Psychological tendencies we dislike and critique, that irritate and get on our nerves, can over time get rooted in us, as much out of repulsion as attraction.

One becomes so troubled by what one observes in others, or in general social norms and trends of ‘thought’, that one is compelled to amplify its importance, its negative impact, and so one sets out to set things right.

One crafts various ‘charms’ to keep the unpleasant influences away, but this often just brings them closer in less obvious ways. Not infrequently, even when I think I’m speaking on my own behalf, I’m just foolishly trying to account for and make up for the lack of thinking I perceive, or rather project, in others. The narcissism implied in the attitude is obvious. This easily becomes occasion to make a fool of myself, in displays of seriousness that convey more than anything my own frustration and anger at not feeling I fit in or can relate. The other side of this coin is dissimilation, withdrawal, multifarious pity.

One acts as if the grief and fury funneled into a musing might propitiate the entire assemblage of confusions that seemed to have made it necessary, including one’s own beguilement at having anything more to do with it – as is often the case with ‘political tirades’ that are as vehement as they are self-consciously impotent.

Some part of ourselves rises up to have its voice heard, as it supposes to bring clarity to chaos, but often it is only a release of tension, a performance meant to reassert a prowess, superiority, or self-respect. It is a way to gain distance from a conflict by announcing it and putting oneself in conflict with it.

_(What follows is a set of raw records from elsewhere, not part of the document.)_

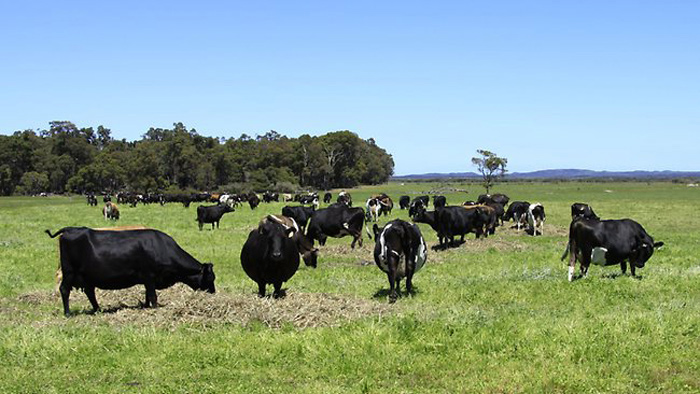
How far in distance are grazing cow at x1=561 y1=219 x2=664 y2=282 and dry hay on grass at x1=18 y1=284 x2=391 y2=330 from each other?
6431 mm

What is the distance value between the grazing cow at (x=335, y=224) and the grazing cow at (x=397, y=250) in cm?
1170

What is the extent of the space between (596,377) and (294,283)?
973 centimetres

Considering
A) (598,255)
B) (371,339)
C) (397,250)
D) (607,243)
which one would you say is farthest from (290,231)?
(607,243)

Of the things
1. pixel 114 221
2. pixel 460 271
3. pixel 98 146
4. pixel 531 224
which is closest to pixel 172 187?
pixel 98 146

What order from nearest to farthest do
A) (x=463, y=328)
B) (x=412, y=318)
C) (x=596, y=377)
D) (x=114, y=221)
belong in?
(x=596, y=377), (x=463, y=328), (x=412, y=318), (x=114, y=221)

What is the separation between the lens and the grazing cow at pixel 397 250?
1357 cm

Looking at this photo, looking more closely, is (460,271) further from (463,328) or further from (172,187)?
(172,187)

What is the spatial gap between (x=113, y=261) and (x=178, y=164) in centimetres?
11306

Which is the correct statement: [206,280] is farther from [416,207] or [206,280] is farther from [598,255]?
[416,207]

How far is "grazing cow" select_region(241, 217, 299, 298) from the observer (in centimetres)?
1271

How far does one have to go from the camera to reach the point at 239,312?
1077 cm

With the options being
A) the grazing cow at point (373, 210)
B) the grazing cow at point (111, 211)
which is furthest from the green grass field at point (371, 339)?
the grazing cow at point (111, 211)

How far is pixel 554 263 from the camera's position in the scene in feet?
65.6

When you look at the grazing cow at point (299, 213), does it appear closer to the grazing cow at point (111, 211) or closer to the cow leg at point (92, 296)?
the cow leg at point (92, 296)
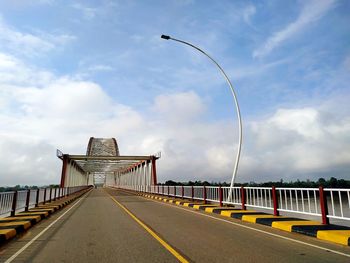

An act of intellectual war.

Followed, often enough, by a bad hangover consisting in futility, regret, embarrassment, powerlessness—isolations inevitably accompanying a mind that ‘betrays too much’ of its own inner workings, often enough just to demonstrate to itself it still ‘works’.

The beautiful soul fails to recognize that he not only contributes to, but in a way produces from within himself, the intellectual disorder he perceives as bearing down on him from the outside world.